O&G Climate Strategy - Paving the way towards a Sustainable Future
Climate risk is increasingly seen as an important factor when assessing future investment risk. Governments, industry players, investors, banks, insurance companies and other stakeholders are becoming more and more focused on all elements of the energy transition and the associated risks – including carbon emissions from different sectors’ value chains.
Read our special insight from Magnus Kjemphol Lohne, SVP and Head of Sustainability at Rystad Energy.
A noteworthy observation:
Leveraging Transparent Data and Granular Analysis for Sustainable Strategies
The oil and gas sector, which accounts for over half of global anthropogenic CO2 emissions, has come under substantial pressure to be more transparent on emissions and to implement measures to reduce its carbon footprint. While the transparency is still low in many regions, the trend is positive – more exploration and production (E&P) companies are reporting emissions data and are committed to cutting emissions through portfolio optimization, operational efficiency gains, carbon capture, utilization and storage (CCUS), and other decarbonization efforts.
Over the past couple of years, E&P companies have stepped up efforts to reshape their strategies for energy transition, including investments into low-carbon segments (diversification), decarbonization commitments, and emission reduction targets. Europe has been in the forefront of this development, followed by North America.
Data transparency and challenges
Over the past 6-12 months, an increasing number of E&P companies has started publishing emission data and decarbonization strategies – and many are also revising their existing plans in a more ambitious direction. Companies are also endorsing/committing to different initiatives at a brisk pace, for instance the World Bank’s zero routine flaring initiative.
This is a positive trend that allows for more transparency on decarbonization efforts. However, there are several challenges with the reported emissions data, chief among them that 1) the data is not sufficiently granular (most companies follow the GHG Protocol with Scope 1-3 emissions reported), and 2) boundary definitions are not uniform. These two issues make it difficult, if not impossible, to fairly compare and contrast emission performance based on pure reported data. Norway’s flagship oil and gas player Equinor has addressed these points implicitly by taking emission transparency to a new level, publishing field-level emission figures for both its operated and equity interest portfolio.
Rystad Energy emissions database
The mounting importance of climate risk means that industry players require tools to analyze the carbon performance of oil and gas companies and portfolios at even more granular levels. This cannot be done without a consistent and complete dataset. Rystad Energy has therefore over the past 10 years developed a global, field-level oil and gas emissions database, including currently producing fields, fields under development, and non-sanctioned discoveries.

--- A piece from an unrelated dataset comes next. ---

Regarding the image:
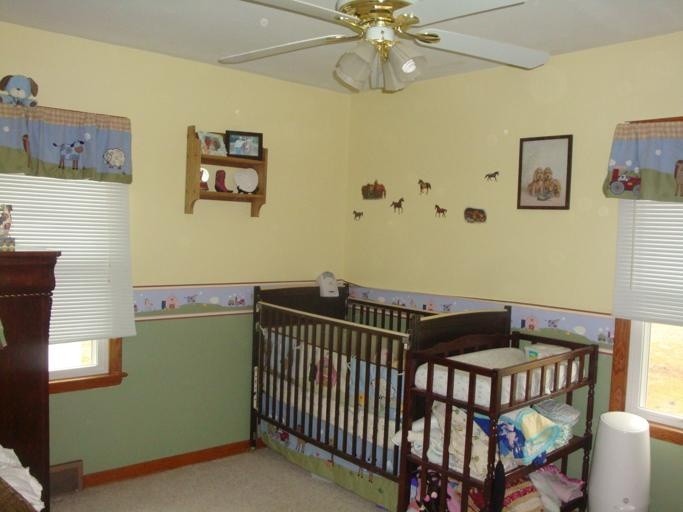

The first phase of this database was made commercially available last year and focused on upstream emissions, incorporating all reported data in the industry, including well-level, field-level, company-level and regional-level data. It is continuously updated with the latest figures. In addition, Rystad Energy uses monitoring technology such as satellite images for flaring activity. Our emissions data is used in all key stakeholder segments, including E&P companies, banks, investors, insurance companies, governments, and research institutions.
In the second phase, which will be made commercially available in the second half of 2023, the emissions database will be expanded to include the rest of the oil and gas value chain: transportation, processing, refining, and end-use. This will enable our clients to estimate total carbon intensities from wellhead all the way to the market through unique paths. Full value-chain assessments also yield Scope 3 emissions, which we believe will become even more important in the years ahead. Scope 3 data has much the same challenges as Scope 1 emissions as the definitions and methods used in the industry vary widely, making it hard to fairly compare and contrast companies based on pure reported data. Rystad Energy’s methodology allows our clients to make apples-to-apples comparisons through the whole oil and gas value chain.